Lipoleiomyoma is an extremely rare uterine tumor that mostly affects obese perimenopausal and postmenopausal females. The tumor is made up of long bundles of smooth muscle cells that cross over each other and nests of fully grown fibrous tissue and fat cells.
Lipoleiomyoma is characterized by a fluctuating ratio of mature lipocytes to smooth muscle cells. In most cases, women who are asymptomatic, obese, and either perimenopausal or menopausal develop these tumors.
Imaging characteristics of lipoleiomyoma, which are offered by the tumor’s combination of fat, smooth muscle, and fibrous tissue, allow the radiologist to make a definitive diagnosis of the condition, despite its rarity.
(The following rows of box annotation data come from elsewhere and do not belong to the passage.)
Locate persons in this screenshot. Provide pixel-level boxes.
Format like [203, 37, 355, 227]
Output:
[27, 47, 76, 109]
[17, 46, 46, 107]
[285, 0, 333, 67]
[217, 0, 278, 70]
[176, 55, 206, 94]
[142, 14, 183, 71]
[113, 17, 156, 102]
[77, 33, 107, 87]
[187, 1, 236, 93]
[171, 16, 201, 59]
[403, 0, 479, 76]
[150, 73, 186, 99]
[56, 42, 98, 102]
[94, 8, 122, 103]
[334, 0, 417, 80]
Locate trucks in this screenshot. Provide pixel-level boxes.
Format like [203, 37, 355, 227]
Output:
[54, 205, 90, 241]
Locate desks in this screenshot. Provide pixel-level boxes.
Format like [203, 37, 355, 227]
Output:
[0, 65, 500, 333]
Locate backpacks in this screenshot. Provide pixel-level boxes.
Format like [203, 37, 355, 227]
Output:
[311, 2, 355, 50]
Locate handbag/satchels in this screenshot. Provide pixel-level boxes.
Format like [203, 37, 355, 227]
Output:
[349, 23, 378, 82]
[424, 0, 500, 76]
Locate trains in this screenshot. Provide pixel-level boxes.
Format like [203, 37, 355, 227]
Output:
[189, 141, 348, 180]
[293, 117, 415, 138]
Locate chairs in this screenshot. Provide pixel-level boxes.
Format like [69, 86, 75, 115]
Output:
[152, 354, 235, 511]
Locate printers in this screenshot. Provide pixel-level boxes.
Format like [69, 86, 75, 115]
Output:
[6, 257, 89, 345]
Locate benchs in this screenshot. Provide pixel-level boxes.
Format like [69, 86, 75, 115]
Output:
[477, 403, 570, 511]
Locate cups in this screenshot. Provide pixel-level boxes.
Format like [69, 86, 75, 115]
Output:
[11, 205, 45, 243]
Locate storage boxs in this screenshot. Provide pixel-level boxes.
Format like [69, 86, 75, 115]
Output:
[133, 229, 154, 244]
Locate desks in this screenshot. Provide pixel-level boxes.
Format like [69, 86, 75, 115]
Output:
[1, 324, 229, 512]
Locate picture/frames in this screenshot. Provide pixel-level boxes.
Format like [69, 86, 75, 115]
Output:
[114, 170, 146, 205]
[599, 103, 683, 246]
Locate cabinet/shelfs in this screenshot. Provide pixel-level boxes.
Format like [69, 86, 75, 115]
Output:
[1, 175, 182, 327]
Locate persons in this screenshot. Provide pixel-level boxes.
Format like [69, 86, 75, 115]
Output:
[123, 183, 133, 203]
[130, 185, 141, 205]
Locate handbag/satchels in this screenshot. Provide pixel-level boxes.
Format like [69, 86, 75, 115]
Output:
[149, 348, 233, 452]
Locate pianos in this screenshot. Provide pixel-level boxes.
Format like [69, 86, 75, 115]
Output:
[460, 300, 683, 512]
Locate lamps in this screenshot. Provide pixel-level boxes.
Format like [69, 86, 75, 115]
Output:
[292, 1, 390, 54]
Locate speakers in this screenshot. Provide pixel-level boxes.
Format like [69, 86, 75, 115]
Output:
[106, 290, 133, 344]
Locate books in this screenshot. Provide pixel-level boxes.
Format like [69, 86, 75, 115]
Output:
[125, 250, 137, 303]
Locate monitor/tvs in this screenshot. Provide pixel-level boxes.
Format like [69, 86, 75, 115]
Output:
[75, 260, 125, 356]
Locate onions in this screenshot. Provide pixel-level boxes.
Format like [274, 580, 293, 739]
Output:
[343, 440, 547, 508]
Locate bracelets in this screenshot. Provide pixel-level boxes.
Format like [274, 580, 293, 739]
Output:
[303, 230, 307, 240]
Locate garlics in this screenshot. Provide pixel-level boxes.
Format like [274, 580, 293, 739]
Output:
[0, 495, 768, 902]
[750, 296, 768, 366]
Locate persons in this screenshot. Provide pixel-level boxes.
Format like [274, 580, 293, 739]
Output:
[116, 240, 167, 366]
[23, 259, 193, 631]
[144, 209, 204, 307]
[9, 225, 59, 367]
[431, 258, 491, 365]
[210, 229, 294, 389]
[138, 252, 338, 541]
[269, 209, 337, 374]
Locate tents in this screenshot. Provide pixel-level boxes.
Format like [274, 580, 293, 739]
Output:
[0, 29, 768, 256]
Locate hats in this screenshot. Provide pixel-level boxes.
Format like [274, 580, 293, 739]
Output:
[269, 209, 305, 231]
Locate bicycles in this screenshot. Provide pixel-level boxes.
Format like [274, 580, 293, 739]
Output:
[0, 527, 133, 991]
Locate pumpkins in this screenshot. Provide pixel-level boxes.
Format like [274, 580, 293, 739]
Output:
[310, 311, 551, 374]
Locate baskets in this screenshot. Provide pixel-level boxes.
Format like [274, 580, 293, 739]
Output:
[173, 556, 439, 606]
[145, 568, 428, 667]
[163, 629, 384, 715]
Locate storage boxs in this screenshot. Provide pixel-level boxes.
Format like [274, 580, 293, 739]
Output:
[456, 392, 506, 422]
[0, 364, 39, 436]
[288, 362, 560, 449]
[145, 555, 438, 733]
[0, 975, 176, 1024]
The lipoleiomyoma is a mass in the uterus that is not harmful. It is made up of fat cells, smooth muscle that is grown too much, and fibrous tissue. It is thought that this condition mostly occurs when uterine smooth muscle cells in a fibroid or leiomyoma change into fatty cells or die.
One particular type of leiomyoma is uterine lipoleiomyoma. A leiomyoma, which is also called fibroids, is a smooth muscle tumor that is usually harmless and rarely turns into cancer. According to histology, it is made up of smooth muscle cells and adipocytes in varying proportions, separated by thin fibrous tissue. The specific cause is unknown, but it is assumed to be fatty metaplasia of smooth muscle cells in a leiomyoma. Lesions range from a few millimeters and a few centimeters in size.
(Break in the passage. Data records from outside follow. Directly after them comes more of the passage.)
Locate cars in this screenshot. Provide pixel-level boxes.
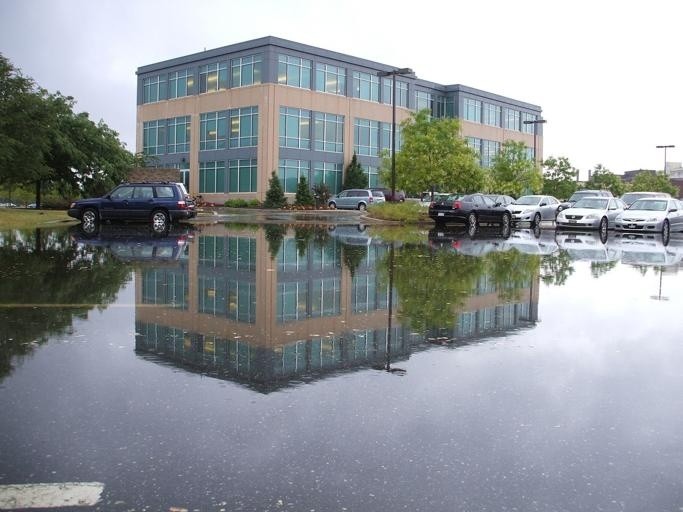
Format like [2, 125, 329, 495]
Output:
[428, 225, 683, 268]
[366, 186, 404, 202]
[412, 190, 682, 234]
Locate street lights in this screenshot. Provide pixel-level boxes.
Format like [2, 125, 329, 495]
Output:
[523, 119, 546, 169]
[375, 67, 412, 202]
[655, 145, 674, 175]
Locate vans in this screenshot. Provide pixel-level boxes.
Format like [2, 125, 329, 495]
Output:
[326, 188, 385, 211]
[327, 224, 373, 247]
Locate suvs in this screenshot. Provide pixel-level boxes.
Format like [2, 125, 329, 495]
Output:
[67, 179, 197, 223]
[68, 221, 195, 264]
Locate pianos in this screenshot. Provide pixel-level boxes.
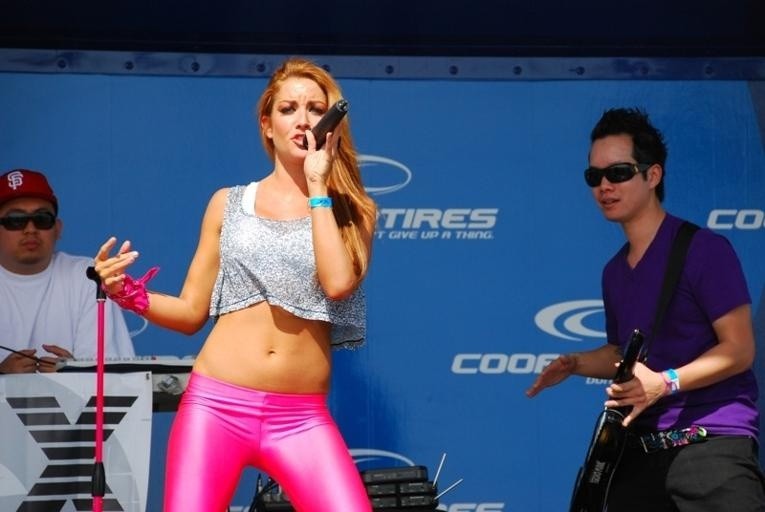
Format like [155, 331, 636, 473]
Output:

A palpable lump, heavy menstrual flow, and pelvic pain are common symptoms, much like they are with leiomyomas of the same size. Some people appear with symptoms like urine frequency, constipation, pelvic pain, and uterine bleeding, but many others show no signs at all.
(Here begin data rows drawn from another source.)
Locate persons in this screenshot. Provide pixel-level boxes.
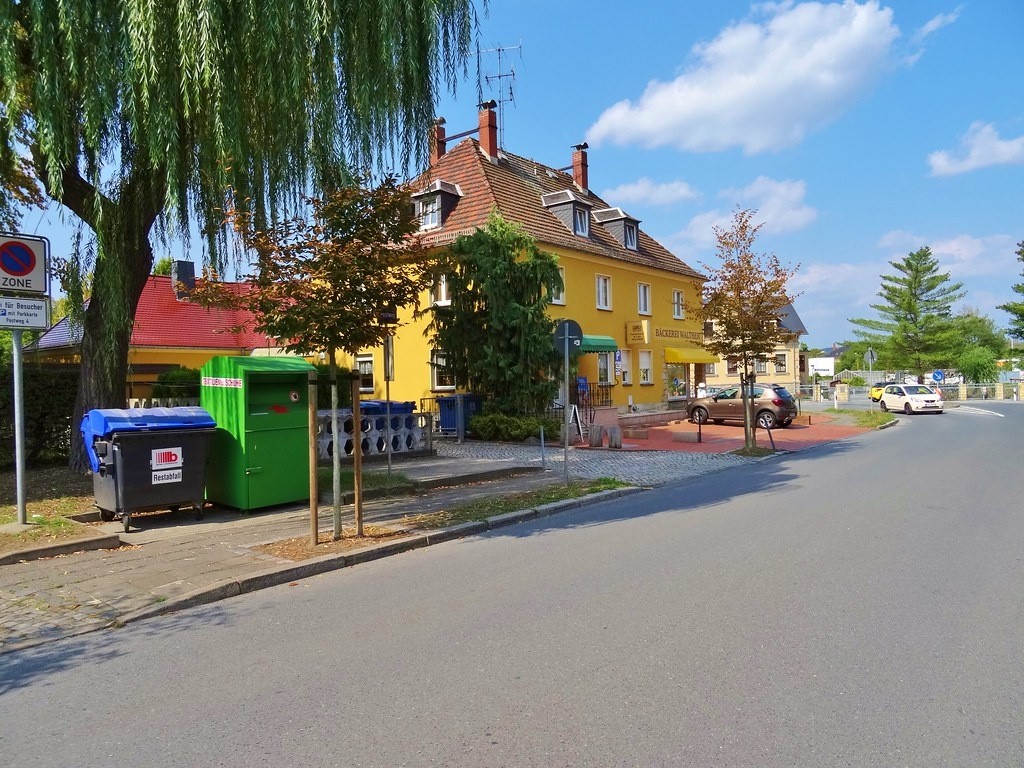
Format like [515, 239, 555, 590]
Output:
[697, 382, 706, 398]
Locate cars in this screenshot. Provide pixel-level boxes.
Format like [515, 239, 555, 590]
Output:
[881, 384, 946, 416]
[686, 382, 797, 429]
[868, 381, 899, 405]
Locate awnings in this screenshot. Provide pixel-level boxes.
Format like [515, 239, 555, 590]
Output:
[579, 335, 618, 354]
[664, 347, 720, 364]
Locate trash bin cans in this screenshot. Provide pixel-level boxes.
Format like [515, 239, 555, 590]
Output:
[79, 404, 219, 535]
[435, 393, 484, 437]
[359, 399, 418, 449]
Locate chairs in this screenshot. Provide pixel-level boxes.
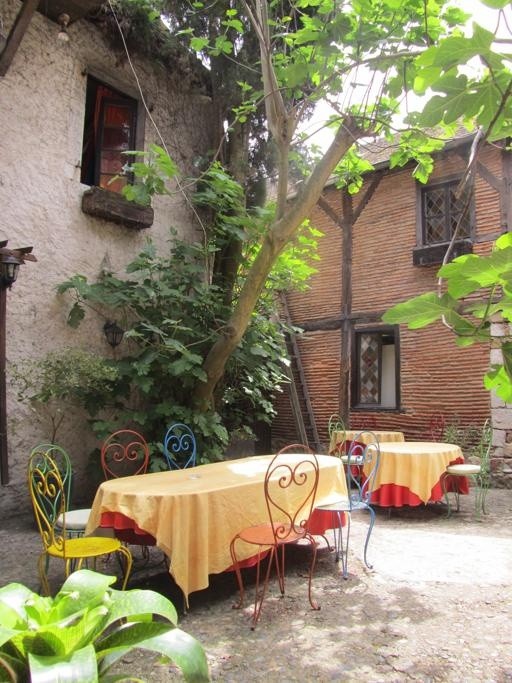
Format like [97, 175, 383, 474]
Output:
[228, 442, 319, 630]
[100, 428, 170, 584]
[26, 444, 133, 598]
[164, 424, 197, 471]
[440, 418, 494, 517]
[313, 431, 380, 579]
[328, 413, 365, 501]
[431, 410, 446, 443]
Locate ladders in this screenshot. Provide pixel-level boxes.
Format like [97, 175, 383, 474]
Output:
[267, 286, 322, 453]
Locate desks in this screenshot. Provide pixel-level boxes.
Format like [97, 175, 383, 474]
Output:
[82, 454, 349, 616]
[361, 441, 470, 520]
[327, 429, 405, 486]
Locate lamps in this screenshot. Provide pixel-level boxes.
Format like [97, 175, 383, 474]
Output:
[103, 321, 124, 348]
[0, 255, 20, 290]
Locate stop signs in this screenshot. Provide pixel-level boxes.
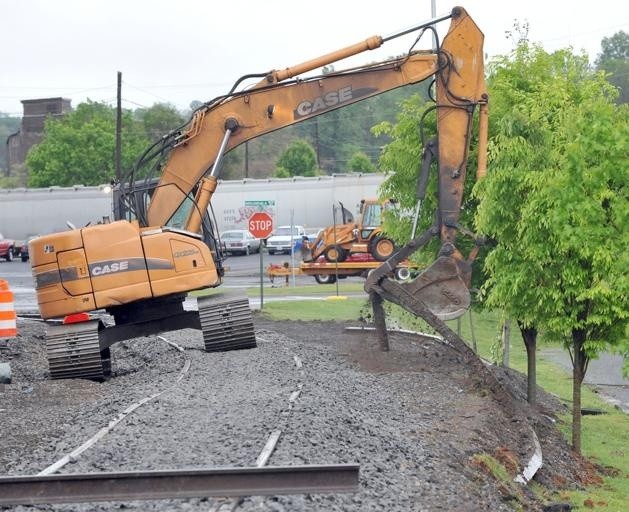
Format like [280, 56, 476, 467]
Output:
[246, 210, 274, 241]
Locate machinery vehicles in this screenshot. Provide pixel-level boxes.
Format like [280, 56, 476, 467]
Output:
[19, 1, 501, 389]
[284, 190, 406, 264]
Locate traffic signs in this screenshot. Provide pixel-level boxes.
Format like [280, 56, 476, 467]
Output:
[244, 200, 275, 207]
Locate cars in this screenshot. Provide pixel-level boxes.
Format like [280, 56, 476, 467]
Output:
[0, 232, 44, 265]
[263, 221, 305, 256]
[303, 226, 325, 243]
[217, 228, 262, 256]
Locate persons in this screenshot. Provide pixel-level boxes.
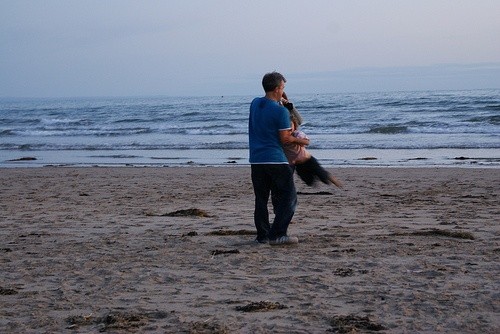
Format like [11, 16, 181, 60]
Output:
[279, 113, 343, 191]
[248, 69, 310, 246]
[271, 91, 304, 224]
Lipoleiomyoma of the uterus is recognized as a kind of leiomyoma. The symptoms of Lipoleiomyoma of the Uterine Corpus are typically determined by the tumor’s position, size, and whether it is a single or multiple tumour.
Some other symptoms are:
- A tumor’s internal bleeding causes tissue death.
- Hormone therapy, such as progesterone therapy, also causes bleeding or tumor tissue death.
- Discomfort during sexual activity.
- Abnormally high levels of circulating red blood cells as a result of the presence of a tumor.
- Hereditary leiomyomatosis and cancer of the kidney cells.
- Stomach fluid (ascites).
- Abdominal Enlargement.
- The abdomen gives the impression of being full if the patient possesses a large tumor.
- The constant need to urinate when the tumor presses on the urinary tract.
- Discomfort in the lower back.
- Abdominal pain and other signs and symptoms connected to the abdomen mostly occur in women who are expecting or using progesterone medication.
It is thought that uterine lipoleiomyomas are caused by the fatty breakdown or transformation of uterine smooth muscle cells inside a leiomyoma or fibroid. Leiomyomas of the ovary possess a mysterious origin in terms of their histogenesis. They likely come from smooth muscle cells in the blood vessels of the ovarian hilar, but they often also come from cells in the ovarian ligament, undifferentiated germ cells in the ovarian stroma, or smooth muscle cells. It is also believed that endometriotic cysts cause the surrounding stroma to transform into smooth muscle cells.
These tumors’ complex histogenesis, which often results from mesenchymal immature cells or the direct differentiation of smooth muscle cells into adipose tissues, is confirmed by immunocytochemical studies. Some lipid metabolic disorders and other situations related to estrogen insufficiencies, such as that which occurs during peri or post menopause, often induce abnormal intracellular fat accumulation.
Lipoleiomyomas are clinically identical to leiomyomas and typically do not need treatment when they are tiny and asymptomatic. Therefore, it is essential to identify these tumours from ovarian teratoma, which is a condition that is only treated through surgical removal. Lipoleiomyomas are benign uterine tumours that do no impact mortality.
The treatment for these lesions is comparable to that for leiomyomas and is determined by the clinical symptoms as well as the size and location of the lesion. Embolization of the uterine artery or surgical excision is often performed, depending on the indication. In most cases, these tumours are completely harmless and possess positive outlook for treatment.